YOUR TASK:
Please show each line of the material below that contains the word "pixel", copying every such line in full.

== RECORDS SHOWN ==

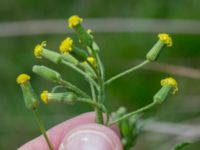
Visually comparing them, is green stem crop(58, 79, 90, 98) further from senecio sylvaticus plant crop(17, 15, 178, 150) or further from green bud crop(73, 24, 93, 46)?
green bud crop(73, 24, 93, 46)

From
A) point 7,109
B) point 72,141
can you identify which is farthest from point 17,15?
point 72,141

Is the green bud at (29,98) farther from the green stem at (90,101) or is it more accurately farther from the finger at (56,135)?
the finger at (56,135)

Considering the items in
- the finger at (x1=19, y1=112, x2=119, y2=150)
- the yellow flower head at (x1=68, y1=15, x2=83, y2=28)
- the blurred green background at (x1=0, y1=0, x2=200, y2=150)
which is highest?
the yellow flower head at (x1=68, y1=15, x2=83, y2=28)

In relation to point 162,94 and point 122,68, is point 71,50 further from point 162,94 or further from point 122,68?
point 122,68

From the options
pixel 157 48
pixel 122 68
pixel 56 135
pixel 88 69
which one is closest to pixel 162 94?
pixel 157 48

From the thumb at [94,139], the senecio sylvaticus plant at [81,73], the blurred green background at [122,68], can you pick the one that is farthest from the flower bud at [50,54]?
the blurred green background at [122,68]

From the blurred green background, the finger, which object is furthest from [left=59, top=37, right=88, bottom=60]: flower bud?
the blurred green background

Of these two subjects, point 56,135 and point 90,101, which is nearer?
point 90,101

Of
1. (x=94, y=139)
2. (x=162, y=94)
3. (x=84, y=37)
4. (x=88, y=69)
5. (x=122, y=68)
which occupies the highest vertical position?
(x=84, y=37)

===
== RECORDS SHOWN ==

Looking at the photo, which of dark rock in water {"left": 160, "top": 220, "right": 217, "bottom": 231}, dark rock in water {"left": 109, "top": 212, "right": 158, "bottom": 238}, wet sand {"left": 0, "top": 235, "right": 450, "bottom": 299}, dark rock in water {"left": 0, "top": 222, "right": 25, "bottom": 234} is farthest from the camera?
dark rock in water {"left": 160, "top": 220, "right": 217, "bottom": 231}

===
== RECORDS SHOWN ==

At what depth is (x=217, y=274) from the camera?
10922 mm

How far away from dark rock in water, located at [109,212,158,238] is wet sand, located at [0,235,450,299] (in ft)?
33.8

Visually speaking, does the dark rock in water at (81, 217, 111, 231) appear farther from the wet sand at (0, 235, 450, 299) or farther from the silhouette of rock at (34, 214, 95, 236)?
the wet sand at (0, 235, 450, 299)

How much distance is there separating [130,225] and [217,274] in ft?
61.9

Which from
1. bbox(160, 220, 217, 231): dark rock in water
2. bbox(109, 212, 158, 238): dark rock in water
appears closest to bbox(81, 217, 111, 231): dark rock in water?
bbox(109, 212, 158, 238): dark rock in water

===

WRITTEN RESPONSE:
pixel 157 48
pixel 122 68
pixel 56 135
pixel 88 69
which one is closest to pixel 162 94?
pixel 157 48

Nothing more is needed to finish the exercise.